→ **Work instructions**
Retype the lines of the listing word for word, from the line containing "Is point (177, 337)" through the end of the listing, including both of those lines.

→ **Given data**
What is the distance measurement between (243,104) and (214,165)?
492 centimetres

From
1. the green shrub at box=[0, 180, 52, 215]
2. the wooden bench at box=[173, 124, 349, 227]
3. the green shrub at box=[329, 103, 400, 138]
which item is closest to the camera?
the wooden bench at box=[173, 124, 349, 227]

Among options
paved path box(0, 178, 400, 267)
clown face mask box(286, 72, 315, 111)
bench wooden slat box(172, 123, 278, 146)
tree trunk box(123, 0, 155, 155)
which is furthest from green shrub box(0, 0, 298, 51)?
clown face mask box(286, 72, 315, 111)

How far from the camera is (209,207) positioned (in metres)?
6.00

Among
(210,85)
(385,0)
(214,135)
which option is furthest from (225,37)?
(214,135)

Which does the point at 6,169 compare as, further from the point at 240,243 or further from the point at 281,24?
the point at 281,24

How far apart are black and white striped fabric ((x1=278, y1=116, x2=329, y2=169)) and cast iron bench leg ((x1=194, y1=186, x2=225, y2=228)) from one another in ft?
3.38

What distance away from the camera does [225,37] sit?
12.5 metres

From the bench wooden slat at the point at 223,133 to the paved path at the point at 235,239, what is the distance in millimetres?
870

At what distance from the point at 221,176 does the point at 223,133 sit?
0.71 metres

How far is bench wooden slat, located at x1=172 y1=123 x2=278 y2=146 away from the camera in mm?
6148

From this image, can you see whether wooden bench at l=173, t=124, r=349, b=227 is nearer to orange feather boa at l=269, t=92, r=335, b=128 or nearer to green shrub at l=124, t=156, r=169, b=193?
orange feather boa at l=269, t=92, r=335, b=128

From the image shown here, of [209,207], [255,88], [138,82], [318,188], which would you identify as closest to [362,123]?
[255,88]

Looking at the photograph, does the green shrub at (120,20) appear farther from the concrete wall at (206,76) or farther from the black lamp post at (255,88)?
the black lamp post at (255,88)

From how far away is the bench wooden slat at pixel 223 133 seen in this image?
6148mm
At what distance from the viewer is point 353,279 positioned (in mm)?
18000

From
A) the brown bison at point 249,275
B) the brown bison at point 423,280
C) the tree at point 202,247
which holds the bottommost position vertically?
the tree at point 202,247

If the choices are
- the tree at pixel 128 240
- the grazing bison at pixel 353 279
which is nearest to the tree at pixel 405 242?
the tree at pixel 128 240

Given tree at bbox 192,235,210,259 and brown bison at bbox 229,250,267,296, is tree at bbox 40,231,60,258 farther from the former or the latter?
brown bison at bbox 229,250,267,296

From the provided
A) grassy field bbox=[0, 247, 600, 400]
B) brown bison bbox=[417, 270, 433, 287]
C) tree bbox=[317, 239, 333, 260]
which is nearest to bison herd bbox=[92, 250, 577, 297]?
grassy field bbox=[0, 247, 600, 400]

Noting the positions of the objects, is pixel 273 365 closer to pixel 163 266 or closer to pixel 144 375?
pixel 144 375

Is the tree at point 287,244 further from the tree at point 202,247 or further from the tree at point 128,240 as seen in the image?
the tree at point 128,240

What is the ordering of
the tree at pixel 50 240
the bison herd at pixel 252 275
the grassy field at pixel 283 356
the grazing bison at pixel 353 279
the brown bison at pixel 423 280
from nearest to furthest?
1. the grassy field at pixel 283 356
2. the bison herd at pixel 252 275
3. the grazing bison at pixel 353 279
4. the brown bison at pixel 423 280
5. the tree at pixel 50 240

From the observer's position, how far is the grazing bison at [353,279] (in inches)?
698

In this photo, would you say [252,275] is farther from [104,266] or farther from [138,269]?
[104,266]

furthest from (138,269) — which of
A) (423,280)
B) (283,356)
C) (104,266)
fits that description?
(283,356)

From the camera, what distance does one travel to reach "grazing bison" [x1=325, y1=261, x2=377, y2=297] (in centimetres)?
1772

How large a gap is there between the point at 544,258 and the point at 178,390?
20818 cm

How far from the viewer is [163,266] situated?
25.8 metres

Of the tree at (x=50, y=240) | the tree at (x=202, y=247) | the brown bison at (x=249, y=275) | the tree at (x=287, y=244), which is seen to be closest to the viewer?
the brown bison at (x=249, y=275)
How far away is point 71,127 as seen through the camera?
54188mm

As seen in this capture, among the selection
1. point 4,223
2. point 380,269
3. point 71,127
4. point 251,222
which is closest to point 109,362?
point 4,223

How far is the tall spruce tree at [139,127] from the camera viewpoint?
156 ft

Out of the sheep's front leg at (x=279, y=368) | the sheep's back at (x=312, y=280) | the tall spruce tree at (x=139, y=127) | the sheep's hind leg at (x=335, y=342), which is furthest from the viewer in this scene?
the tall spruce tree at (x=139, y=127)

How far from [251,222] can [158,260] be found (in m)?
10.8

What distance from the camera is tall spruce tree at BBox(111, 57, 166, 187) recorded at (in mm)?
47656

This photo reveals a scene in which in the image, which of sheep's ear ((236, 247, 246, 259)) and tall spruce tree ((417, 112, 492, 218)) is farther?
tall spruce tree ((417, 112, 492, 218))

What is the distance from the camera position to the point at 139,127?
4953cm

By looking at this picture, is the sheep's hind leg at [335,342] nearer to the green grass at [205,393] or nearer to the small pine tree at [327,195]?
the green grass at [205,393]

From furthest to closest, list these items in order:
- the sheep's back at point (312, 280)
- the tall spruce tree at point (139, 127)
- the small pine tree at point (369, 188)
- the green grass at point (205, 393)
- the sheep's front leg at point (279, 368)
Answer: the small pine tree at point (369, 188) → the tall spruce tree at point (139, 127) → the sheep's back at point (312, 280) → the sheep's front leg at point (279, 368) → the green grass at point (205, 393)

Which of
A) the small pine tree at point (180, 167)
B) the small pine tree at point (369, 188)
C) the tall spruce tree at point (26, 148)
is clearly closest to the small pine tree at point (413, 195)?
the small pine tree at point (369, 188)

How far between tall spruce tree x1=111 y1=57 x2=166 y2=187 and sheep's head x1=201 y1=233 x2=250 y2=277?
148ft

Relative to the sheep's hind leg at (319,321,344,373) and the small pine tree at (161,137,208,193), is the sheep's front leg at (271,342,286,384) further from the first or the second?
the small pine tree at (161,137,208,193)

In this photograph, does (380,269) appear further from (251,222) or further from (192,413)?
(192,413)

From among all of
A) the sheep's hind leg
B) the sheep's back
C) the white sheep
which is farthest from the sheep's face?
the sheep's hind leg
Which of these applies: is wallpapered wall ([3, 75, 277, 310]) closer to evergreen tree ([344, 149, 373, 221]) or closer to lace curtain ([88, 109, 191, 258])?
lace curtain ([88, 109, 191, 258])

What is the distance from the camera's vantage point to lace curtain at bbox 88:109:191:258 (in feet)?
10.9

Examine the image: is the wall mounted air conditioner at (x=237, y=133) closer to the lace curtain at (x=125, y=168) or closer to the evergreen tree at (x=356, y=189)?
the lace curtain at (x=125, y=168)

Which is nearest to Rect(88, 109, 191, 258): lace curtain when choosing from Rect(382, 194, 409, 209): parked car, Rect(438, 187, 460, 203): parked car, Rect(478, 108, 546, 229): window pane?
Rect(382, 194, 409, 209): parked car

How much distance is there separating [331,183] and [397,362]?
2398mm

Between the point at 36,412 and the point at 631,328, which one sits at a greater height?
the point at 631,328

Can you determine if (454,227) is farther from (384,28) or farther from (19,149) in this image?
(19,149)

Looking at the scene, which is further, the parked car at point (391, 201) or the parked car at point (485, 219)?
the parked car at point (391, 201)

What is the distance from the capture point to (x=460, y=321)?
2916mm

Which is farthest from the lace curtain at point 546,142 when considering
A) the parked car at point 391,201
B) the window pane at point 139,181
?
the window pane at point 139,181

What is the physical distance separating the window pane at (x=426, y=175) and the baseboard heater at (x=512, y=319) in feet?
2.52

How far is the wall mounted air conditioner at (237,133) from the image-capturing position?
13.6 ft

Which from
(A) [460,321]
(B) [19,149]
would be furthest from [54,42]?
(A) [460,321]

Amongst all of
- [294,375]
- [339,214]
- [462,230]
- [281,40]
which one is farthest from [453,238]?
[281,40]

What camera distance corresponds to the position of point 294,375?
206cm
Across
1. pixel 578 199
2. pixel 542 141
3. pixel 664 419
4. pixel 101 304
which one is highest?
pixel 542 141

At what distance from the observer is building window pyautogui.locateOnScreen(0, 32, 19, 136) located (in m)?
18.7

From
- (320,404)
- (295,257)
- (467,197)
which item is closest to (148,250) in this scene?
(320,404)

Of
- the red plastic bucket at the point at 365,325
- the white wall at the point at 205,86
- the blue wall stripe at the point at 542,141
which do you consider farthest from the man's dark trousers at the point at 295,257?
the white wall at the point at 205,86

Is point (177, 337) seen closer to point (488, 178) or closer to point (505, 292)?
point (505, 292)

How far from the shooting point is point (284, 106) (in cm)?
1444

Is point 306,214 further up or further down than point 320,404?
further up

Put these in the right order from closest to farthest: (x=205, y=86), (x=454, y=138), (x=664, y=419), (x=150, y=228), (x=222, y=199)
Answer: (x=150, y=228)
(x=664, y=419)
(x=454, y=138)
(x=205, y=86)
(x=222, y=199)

→ **Correct output**
Is point (177, 337) seen closer to point (488, 178) or closer to point (505, 292)?
point (505, 292)

How far from the shooting point is point (284, 106) (in cm)?
1444

Is point 306,214 further up or further down than point 320,404?
further up

Put these in the right order from closest to farthest: (x=205, y=86), (x=454, y=138), (x=664, y=419), (x=150, y=228), (x=222, y=199)
Answer: (x=150, y=228)
(x=664, y=419)
(x=454, y=138)
(x=205, y=86)
(x=222, y=199)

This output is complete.